At home I like set my camera up so that I see what I look like while walking around the room, sitting, talking etc. I find it quite revealing re mannerisms etc and have spent quite a lot of time working on relaxing my walk and movements.

Also last year I went from limited experience to getting heels/dress/wig/makeup and thrust myself out into public on the first day that I had everything thinking that if I looked remotely female then everything would just snap into place. The outcome was that I didn't feel very comfortable at all and the too much too soon reality dawned on me. These days I like to think I have it worked out a little better but we will see!

BLUE ORCHID
09-22-2016, 07:13 AM
Hi Katie:hugs:, Welcome to our forum, When you are here you are home !

Whatever question that you have there is a 99.875% chance that one or more of us will have an answer for you.

Make a list of the things that you think that you are going to need, Be $ careful $ it get$ real ea$y real Quick$...:daydreaming:...

NicoleScott
09-22-2016, 09:16 AM
I was in that situation once. Single again, new job in a new town, living alone. Complete freedom to dress as much as I wanted. Enough extra money to buy what I needed. I did buy what I needed, but I didn't go crazy buying excessively.
I never got of my work clothes and just threw on a dress. My dressup sessions were all or nothing, head-to-toe full transformation - wig, makeup, the works. I went out a little at night but mostly stayed in. As it turned out, 3-4 times a week was all I needed.
You asked for advice so here goes: buy what you need to put together an outfit, head-to-toe, heels, wig, pantyhose/stockings, shapewear, etc. Doesn't need to be expensive, but it will get you started. Use self-checkouts if it makes you more comfortable. Buy moderately priced makeup (drug store, Walmart) and practice. You'll get better at it and you'll find the look you like. Just have fun. And be safe.
Finally, I am happy that I can look back at that time and NOT regret wasting that opportunity to fully explore this mysterious internal drive to dress up. That time really solidified my knowledge that I am a part-time, occasional, for my own personal pleasure, male-identified (even while dressed) crossdresser.

Katie789
09-22-2016, 12:35 PM
Thanks girls ;)

Fab advice so going to take it slow but enjoy. I purchased a dress and skirt online and have just ordered a pair of pumps today.

Going to wait till next payday then get a top and jeans (hopefully from a thrift store if I am brave enough!) and get some makeup and try some YouTube videos.

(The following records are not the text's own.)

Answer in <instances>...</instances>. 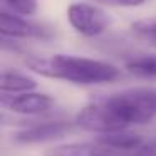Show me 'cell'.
<instances>
[{
    "instance_id": "cell-2",
    "label": "cell",
    "mask_w": 156,
    "mask_h": 156,
    "mask_svg": "<svg viewBox=\"0 0 156 156\" xmlns=\"http://www.w3.org/2000/svg\"><path fill=\"white\" fill-rule=\"evenodd\" d=\"M101 101L126 126H144L156 119V87H131L102 96Z\"/></svg>"
},
{
    "instance_id": "cell-8",
    "label": "cell",
    "mask_w": 156,
    "mask_h": 156,
    "mask_svg": "<svg viewBox=\"0 0 156 156\" xmlns=\"http://www.w3.org/2000/svg\"><path fill=\"white\" fill-rule=\"evenodd\" d=\"M99 143H102L104 146L111 148L112 151L119 153L122 156H131L133 153H136L143 144H144V136L139 134L138 131L131 128L118 129L112 133H106V134H98L96 136Z\"/></svg>"
},
{
    "instance_id": "cell-13",
    "label": "cell",
    "mask_w": 156,
    "mask_h": 156,
    "mask_svg": "<svg viewBox=\"0 0 156 156\" xmlns=\"http://www.w3.org/2000/svg\"><path fill=\"white\" fill-rule=\"evenodd\" d=\"M14 14L25 17V15H34L37 12L39 5L37 0H2Z\"/></svg>"
},
{
    "instance_id": "cell-10",
    "label": "cell",
    "mask_w": 156,
    "mask_h": 156,
    "mask_svg": "<svg viewBox=\"0 0 156 156\" xmlns=\"http://www.w3.org/2000/svg\"><path fill=\"white\" fill-rule=\"evenodd\" d=\"M37 81L32 76L24 74L15 69H0V91L7 94H20V92L34 91Z\"/></svg>"
},
{
    "instance_id": "cell-1",
    "label": "cell",
    "mask_w": 156,
    "mask_h": 156,
    "mask_svg": "<svg viewBox=\"0 0 156 156\" xmlns=\"http://www.w3.org/2000/svg\"><path fill=\"white\" fill-rule=\"evenodd\" d=\"M25 66L39 76L59 79L77 86L112 84L121 79V69L116 64L84 55L55 54L52 57L32 55L25 59Z\"/></svg>"
},
{
    "instance_id": "cell-15",
    "label": "cell",
    "mask_w": 156,
    "mask_h": 156,
    "mask_svg": "<svg viewBox=\"0 0 156 156\" xmlns=\"http://www.w3.org/2000/svg\"><path fill=\"white\" fill-rule=\"evenodd\" d=\"M131 156H156V136L151 139H146L144 144Z\"/></svg>"
},
{
    "instance_id": "cell-9",
    "label": "cell",
    "mask_w": 156,
    "mask_h": 156,
    "mask_svg": "<svg viewBox=\"0 0 156 156\" xmlns=\"http://www.w3.org/2000/svg\"><path fill=\"white\" fill-rule=\"evenodd\" d=\"M44 156H122L104 146L98 139L84 143H64L51 146L44 151Z\"/></svg>"
},
{
    "instance_id": "cell-4",
    "label": "cell",
    "mask_w": 156,
    "mask_h": 156,
    "mask_svg": "<svg viewBox=\"0 0 156 156\" xmlns=\"http://www.w3.org/2000/svg\"><path fill=\"white\" fill-rule=\"evenodd\" d=\"M72 122H74V128L87 133H94L96 136L126 128L101 99L92 101L86 104L84 108H81L77 114L74 116Z\"/></svg>"
},
{
    "instance_id": "cell-16",
    "label": "cell",
    "mask_w": 156,
    "mask_h": 156,
    "mask_svg": "<svg viewBox=\"0 0 156 156\" xmlns=\"http://www.w3.org/2000/svg\"><path fill=\"white\" fill-rule=\"evenodd\" d=\"M0 49H5V51H20V47L17 45V42L14 39H7L0 35Z\"/></svg>"
},
{
    "instance_id": "cell-3",
    "label": "cell",
    "mask_w": 156,
    "mask_h": 156,
    "mask_svg": "<svg viewBox=\"0 0 156 156\" xmlns=\"http://www.w3.org/2000/svg\"><path fill=\"white\" fill-rule=\"evenodd\" d=\"M67 24L76 34L86 39H96L104 35L112 25V17L98 4L74 2L66 10Z\"/></svg>"
},
{
    "instance_id": "cell-11",
    "label": "cell",
    "mask_w": 156,
    "mask_h": 156,
    "mask_svg": "<svg viewBox=\"0 0 156 156\" xmlns=\"http://www.w3.org/2000/svg\"><path fill=\"white\" fill-rule=\"evenodd\" d=\"M124 71L143 81H156V54H138L124 61Z\"/></svg>"
},
{
    "instance_id": "cell-14",
    "label": "cell",
    "mask_w": 156,
    "mask_h": 156,
    "mask_svg": "<svg viewBox=\"0 0 156 156\" xmlns=\"http://www.w3.org/2000/svg\"><path fill=\"white\" fill-rule=\"evenodd\" d=\"M92 4L106 5V7H118V9H136L146 4V0H89Z\"/></svg>"
},
{
    "instance_id": "cell-5",
    "label": "cell",
    "mask_w": 156,
    "mask_h": 156,
    "mask_svg": "<svg viewBox=\"0 0 156 156\" xmlns=\"http://www.w3.org/2000/svg\"><path fill=\"white\" fill-rule=\"evenodd\" d=\"M74 129V122L67 119H35L32 124L14 133V139L20 144H39L66 138Z\"/></svg>"
},
{
    "instance_id": "cell-17",
    "label": "cell",
    "mask_w": 156,
    "mask_h": 156,
    "mask_svg": "<svg viewBox=\"0 0 156 156\" xmlns=\"http://www.w3.org/2000/svg\"><path fill=\"white\" fill-rule=\"evenodd\" d=\"M12 98H14V94H7V92L0 91V109H7L9 111V106H10V102H12Z\"/></svg>"
},
{
    "instance_id": "cell-7",
    "label": "cell",
    "mask_w": 156,
    "mask_h": 156,
    "mask_svg": "<svg viewBox=\"0 0 156 156\" xmlns=\"http://www.w3.org/2000/svg\"><path fill=\"white\" fill-rule=\"evenodd\" d=\"M54 104L55 101L52 96L45 94V92H37L34 89V91L14 94L12 102L9 106V111L12 114L25 116V118H35V116H45L54 108Z\"/></svg>"
},
{
    "instance_id": "cell-6",
    "label": "cell",
    "mask_w": 156,
    "mask_h": 156,
    "mask_svg": "<svg viewBox=\"0 0 156 156\" xmlns=\"http://www.w3.org/2000/svg\"><path fill=\"white\" fill-rule=\"evenodd\" d=\"M0 35L7 39H51V29L27 20L14 12L0 10Z\"/></svg>"
},
{
    "instance_id": "cell-12",
    "label": "cell",
    "mask_w": 156,
    "mask_h": 156,
    "mask_svg": "<svg viewBox=\"0 0 156 156\" xmlns=\"http://www.w3.org/2000/svg\"><path fill=\"white\" fill-rule=\"evenodd\" d=\"M129 32L136 41L156 49V17L136 19L129 25Z\"/></svg>"
}]
</instances>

In the meantime will spend a few evenings in skirt and heels getting used to it and hopefully posting lots on here!

dolovewell
09-22-2016, 07:48 PM
I'm in your boat. I am a few years younger than you, but I've lived on my own since graduating college. The freedom is nice but my best advice is to pace yourself. I wanted to do it every day at first, but it just became a chore, and I tore up my face with all the shaving. My sweet spot was 2 times a week, sometimes 3. This way it still was fun, fresh, and special.